I Saggion-Paganello, che costituiscono un duo a partire dal 2014, in ogni loro progetto partono da uno studio teorico di natura filosofica, antropologica ma anche storico-narrativa che metta insieme i due background culturali di Simona e di Paolo. Sono perciò partiti da Bologna con solo un termine in valigia: ondivago il cui significato di indefinitezza e vaghezza che richiama la superficie del mare, li ha molto affascinati, tanto più che questa parola sta ormai cadendo in disuso.
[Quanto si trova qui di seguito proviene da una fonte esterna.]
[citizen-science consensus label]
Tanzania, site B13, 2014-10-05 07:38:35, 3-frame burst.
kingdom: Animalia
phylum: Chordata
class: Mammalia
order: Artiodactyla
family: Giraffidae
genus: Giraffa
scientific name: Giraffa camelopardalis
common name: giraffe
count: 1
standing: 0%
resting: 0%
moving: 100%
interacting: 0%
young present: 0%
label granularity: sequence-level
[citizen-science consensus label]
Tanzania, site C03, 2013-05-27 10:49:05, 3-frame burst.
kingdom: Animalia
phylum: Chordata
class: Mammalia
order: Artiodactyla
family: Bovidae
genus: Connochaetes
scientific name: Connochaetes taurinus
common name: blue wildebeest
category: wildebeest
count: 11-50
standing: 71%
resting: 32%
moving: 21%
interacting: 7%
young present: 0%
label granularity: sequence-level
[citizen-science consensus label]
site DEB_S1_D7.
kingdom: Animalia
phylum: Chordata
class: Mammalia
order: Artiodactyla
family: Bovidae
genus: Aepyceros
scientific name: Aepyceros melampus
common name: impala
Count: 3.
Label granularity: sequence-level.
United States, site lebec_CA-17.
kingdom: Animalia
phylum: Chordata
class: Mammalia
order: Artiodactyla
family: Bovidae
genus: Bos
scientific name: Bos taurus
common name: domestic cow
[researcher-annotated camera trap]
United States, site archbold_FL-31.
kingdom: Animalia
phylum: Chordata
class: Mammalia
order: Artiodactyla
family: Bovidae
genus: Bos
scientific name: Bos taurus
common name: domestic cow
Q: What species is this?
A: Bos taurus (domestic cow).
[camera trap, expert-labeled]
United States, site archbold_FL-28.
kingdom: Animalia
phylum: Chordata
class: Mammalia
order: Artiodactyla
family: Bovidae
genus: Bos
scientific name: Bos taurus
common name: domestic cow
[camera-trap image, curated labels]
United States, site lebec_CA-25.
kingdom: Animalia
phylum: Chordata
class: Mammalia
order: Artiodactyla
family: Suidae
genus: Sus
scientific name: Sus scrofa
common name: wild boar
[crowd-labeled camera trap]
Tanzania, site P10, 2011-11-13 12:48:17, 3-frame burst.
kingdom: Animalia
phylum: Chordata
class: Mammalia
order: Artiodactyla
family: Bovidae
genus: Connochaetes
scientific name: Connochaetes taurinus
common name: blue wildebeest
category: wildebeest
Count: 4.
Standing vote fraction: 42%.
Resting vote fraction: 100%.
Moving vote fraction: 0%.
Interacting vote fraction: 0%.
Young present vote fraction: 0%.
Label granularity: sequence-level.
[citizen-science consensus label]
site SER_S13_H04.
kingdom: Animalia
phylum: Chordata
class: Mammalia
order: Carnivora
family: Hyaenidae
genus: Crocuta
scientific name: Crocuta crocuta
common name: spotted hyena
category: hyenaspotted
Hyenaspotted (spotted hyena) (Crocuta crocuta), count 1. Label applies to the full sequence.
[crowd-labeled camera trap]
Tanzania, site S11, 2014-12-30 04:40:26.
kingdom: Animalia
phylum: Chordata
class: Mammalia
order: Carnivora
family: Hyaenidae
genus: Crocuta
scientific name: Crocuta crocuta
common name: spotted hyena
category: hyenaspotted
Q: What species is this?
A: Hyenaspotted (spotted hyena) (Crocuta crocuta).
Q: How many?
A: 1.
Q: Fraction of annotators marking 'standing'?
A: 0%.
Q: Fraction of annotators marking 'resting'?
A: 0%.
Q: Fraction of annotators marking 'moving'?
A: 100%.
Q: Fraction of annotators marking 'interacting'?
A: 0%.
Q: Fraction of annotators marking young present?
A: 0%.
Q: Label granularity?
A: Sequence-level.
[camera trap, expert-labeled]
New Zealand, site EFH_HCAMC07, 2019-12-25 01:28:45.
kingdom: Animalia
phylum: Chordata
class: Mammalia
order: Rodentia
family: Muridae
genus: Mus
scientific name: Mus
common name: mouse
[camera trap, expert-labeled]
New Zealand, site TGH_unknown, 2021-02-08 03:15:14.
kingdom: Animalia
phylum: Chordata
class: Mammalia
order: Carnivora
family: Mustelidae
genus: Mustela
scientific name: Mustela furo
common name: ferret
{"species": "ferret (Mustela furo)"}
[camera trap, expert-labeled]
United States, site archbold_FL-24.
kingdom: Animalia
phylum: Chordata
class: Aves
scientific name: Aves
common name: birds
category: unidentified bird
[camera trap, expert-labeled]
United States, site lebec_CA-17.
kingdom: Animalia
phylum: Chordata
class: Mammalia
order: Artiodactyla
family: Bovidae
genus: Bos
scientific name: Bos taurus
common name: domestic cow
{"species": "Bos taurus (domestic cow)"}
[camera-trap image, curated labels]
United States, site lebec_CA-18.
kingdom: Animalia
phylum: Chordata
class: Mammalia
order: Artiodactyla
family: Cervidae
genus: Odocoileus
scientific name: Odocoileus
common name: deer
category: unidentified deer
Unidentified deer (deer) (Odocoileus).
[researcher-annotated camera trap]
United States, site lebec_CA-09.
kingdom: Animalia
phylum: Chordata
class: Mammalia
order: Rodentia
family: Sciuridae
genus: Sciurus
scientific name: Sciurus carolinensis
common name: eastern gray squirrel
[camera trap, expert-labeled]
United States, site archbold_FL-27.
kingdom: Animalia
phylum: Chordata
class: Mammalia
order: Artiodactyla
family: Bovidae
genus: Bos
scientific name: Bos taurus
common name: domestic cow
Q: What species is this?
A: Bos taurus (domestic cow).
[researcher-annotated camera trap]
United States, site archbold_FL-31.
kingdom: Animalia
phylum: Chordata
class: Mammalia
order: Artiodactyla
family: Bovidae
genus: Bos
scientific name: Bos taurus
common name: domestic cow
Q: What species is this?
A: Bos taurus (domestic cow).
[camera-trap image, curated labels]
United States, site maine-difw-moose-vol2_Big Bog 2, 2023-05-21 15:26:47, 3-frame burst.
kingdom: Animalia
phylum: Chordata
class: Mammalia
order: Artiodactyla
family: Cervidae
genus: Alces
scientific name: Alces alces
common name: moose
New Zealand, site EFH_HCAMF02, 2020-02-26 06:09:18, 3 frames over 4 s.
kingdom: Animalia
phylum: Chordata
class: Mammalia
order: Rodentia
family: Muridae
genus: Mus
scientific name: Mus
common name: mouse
Sono partiti con un’idea della storia della città, nata e arricchitasi grazie all’incrocio di due fiumi, considerata come il luogo in cui si è realizzata la morte dell’epoca classica insieme alla morte di Alarico. Hanno dunque realizzato una performance sul fiume nel quale hanno individuato un sasso al centro dell’acqua che è stato poi colorato d’oro a simboleggiare il tesoro di Alarico. Il supporto sul quale è stata incollata la stampa dettagliata della cartina satellitare permette di visualizzare il punto esatto del loro intervento sul fiume in corrispondenza del quale è stata posta una piccola pepita (pietra raccolta sul fiume e ridipinta d’oro) che simboleggia il sasso-tesoro. La donazione è completata da un video dal titolo Ondivago in cui scorrono immagini dettagliate di corpi, di un blocco di creta, fulcro concettuale del lavoro (Simona vi compiva un gesto quotidianamente e Paolo lo fotografava ogni sera) e delle due sculture (una ninfa dell’acqua e una faccia) che, recuperate dalla spazzatura, simboleggiano la caduta della classicità, la decostruzione del passato abbinata alla ricostruzione di una nuova forma di classicità simboleggiata dal processo artistico di plasmare le forme nel blocco di creta.